> **Mahkeme kararı**:
+ + + + + + +
Emsal Mahkeme Kararı Samsun Asliye Ticaret Mahkemesi 2021/476 E. 2022/94 K. 26.01.2022 T.

Görüntülediğiniz mahkeme kararı kesinleşmiş bir karardır.

T.C. SAMSUN ASLİYE TİCARET MAHKEMESİ Esas-Karar No: 2021/476 Esas – 2022/94
T.C.
SAMSUN
ASLİYE TİCARET MAHKEMESİ TÜRK MİLLETİ ADINA
GEREKÇELİ KARAR
ESAS NO : 2021/476
KARAR NO : 2022/94

BAŞKAN : …
ÜYE : …
ÜYE : …
KATİP : …

DAVACI : …
VEKİLİ : …
DAVALILAR :…

VEKİLİ : …
DAVA : İtirazın İptali (Bankacılık işlemlerinden kaynaklanan)
DAVA TARİHİ : 02/08/2021
KARAR TARİHİ : 26/01/2022
KARAR YAZIM T. : 31/01/2022
Mahkememizde görülmekte bulunan itirazın iptali davasının yapılan açık yargılamasının sonunda,
GEREĞİ DÜŞÜNÜLDÜ:
İddia ve savunmaların özeti;
Davacı vekili 02/08/2021 havale tarihli dava dilekçesinde özetle; müvekkili banka ile davalı …arasında GKS akdedildiğini, davalı …’ın işbu sözleşmeyi kefil sırasıyla imzaladığını, kredi geri ödemelerinin zamanında yapılmaması üzerine … 16. Noterliği’nin 02/04/2021 tarih … yevmiye nolu ihtarnamesi ile hesabın kat edilerek davalı aleyhine Samsun İcra Müdürlüğünün 2021/36309 Esas sayılı dosyası ile takip başlatıldığını, davalıların itirazı nedeniyle takibin durduğunu, bu nedenlerle davalıların itirazının 572.945,25 TL yönünden iptali ile takibin devamına, davalı aleyhine %20’den az olmamak üzere icra inkar tazminatına hükmedilmesine karar verilmesini dava ve talep etmiştir.
+ + + + + + +
Mahkeme kararında "DAVA TARİHİ : 02/08/2021" ile başlayıp "ve talep etmiştir." ile biten kısmı, "ihtarnamesi" yerine "bildirimi" yazarak düzenleyin. Sonraki satırlar mahkeme kararından ayrı, bağımsız bir malzemedir.

> **Satır kümesi**:
+ + + + + + +
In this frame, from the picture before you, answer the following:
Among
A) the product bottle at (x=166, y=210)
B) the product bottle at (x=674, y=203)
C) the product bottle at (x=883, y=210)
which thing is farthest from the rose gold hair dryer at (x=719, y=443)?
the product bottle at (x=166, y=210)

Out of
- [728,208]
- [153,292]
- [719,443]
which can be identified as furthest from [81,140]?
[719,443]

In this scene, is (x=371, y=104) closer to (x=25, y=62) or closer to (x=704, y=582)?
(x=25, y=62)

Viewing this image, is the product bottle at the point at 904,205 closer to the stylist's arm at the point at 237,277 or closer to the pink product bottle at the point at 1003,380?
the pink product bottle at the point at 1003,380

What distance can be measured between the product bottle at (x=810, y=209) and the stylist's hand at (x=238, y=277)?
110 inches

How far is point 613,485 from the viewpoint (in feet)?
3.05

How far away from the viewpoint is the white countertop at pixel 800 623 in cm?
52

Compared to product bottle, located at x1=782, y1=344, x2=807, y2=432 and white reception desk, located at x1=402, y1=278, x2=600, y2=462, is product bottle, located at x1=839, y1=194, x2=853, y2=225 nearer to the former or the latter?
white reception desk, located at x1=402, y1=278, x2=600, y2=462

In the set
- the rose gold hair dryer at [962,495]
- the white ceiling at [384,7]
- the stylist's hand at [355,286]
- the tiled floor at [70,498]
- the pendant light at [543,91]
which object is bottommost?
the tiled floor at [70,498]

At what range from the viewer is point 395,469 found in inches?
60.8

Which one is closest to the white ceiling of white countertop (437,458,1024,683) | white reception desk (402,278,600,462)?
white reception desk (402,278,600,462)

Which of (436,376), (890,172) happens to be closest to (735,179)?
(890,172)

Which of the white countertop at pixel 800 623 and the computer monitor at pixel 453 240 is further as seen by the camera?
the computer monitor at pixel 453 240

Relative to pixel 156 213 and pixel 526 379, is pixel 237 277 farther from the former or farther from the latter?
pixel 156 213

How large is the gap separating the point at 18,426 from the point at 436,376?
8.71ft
+ + + + + + +
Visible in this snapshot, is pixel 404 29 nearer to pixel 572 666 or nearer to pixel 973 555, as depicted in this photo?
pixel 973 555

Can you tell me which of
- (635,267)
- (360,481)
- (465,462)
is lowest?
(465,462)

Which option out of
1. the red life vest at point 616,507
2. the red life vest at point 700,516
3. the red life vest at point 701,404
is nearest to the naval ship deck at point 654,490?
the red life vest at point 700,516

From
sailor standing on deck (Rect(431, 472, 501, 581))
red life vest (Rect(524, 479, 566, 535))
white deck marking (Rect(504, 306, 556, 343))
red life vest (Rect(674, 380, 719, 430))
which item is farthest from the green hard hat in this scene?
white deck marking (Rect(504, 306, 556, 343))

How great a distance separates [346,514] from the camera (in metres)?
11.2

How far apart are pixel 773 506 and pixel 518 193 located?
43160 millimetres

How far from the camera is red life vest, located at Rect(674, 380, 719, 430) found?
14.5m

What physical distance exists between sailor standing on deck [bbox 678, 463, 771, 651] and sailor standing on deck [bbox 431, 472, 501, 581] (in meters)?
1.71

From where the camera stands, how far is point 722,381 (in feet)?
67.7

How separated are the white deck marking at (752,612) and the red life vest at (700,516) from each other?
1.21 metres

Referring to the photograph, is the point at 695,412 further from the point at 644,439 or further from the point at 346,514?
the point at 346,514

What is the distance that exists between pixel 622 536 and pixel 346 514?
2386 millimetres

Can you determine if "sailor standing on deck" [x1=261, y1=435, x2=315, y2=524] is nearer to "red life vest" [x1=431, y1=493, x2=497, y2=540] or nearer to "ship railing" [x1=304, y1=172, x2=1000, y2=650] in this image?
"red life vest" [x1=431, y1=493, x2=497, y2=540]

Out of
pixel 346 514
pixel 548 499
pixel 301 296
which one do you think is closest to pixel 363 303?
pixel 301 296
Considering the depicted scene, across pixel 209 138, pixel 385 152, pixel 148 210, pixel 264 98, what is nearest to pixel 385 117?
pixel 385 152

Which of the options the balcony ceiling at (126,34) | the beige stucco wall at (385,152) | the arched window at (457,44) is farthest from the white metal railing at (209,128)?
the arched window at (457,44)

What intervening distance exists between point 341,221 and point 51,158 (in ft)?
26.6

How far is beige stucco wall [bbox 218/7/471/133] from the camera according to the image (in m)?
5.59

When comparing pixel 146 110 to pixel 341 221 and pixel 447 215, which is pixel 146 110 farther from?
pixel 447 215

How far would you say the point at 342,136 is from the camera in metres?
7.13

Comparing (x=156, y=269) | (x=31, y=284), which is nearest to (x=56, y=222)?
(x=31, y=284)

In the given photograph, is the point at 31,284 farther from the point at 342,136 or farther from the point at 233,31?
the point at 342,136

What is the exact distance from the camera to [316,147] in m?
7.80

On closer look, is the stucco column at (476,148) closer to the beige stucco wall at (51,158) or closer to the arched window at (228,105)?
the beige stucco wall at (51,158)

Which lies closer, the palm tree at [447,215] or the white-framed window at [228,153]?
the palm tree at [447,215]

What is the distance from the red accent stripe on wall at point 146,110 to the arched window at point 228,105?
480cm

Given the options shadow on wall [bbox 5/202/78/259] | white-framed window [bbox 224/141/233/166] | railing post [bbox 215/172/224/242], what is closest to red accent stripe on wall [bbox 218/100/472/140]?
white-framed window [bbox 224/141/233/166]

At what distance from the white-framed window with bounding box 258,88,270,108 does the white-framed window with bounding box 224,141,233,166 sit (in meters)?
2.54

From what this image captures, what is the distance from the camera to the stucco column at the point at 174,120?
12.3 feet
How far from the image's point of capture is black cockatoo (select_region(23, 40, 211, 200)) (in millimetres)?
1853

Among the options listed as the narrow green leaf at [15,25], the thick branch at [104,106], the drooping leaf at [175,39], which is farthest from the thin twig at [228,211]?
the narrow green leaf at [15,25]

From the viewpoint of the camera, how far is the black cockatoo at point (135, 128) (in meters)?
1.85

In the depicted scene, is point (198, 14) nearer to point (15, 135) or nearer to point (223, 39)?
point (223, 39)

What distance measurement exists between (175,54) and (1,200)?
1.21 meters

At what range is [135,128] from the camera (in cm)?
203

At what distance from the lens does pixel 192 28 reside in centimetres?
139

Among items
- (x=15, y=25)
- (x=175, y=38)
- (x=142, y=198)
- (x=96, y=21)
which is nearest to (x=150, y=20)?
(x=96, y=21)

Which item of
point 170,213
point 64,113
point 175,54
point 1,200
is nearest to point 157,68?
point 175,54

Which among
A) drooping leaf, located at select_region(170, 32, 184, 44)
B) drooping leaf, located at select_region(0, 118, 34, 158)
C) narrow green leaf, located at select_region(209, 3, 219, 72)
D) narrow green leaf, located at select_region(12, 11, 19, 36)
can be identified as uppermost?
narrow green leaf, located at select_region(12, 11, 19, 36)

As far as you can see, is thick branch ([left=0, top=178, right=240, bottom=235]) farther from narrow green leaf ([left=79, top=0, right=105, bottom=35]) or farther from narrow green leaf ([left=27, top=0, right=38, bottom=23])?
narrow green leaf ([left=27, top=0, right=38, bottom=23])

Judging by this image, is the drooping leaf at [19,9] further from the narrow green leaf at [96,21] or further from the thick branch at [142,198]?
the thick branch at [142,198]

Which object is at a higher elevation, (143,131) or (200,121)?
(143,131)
+ + + + + + +
> **Görevin çözümü**:
DAVA TARİHİ : 02/08/2021
KARAR TARİHİ : 26/01/2022
KARAR YAZIM T. : 31/01/2022
Mahkememizde görülmekte bulunan itirazın iptali davasının yapılan açık yargılamasının sonunda,
GEREĞİ DÜŞÜNÜLDÜ:
İddia ve savunmaların özeti;
Davacı vekili 02/08/2021 havale tarihli dava dilekçesinde özetle; müvekkili banka ile davalı …arasında GKS akdedildiğini, davalı …’ın işbu sözleşmeyi kefil sırasıyla imzaladığını, kredi geri ödemelerinin zamanında yapılmaması üzerine … 16. Noterliği’nin 02/04/2021 tarih … yevmiye nolu bildirimi ile hesabın kat edilerek davalı aleyhine Samsun İcra Müdürlüğünün 2021/36309 Esas sayılı dosyası ile takip başlatıldığını, davalıların itirazı nedeniyle takibin durduğunu, bu nedenlerle davalıların itirazının 572.945,25 TL yönünden iptali ile takibin devamına, davalı aleyhine %20’den az olmamak üzere icra inkar tazminatına hükmedilmesine karar verilmesini dava ve talep etmiştir.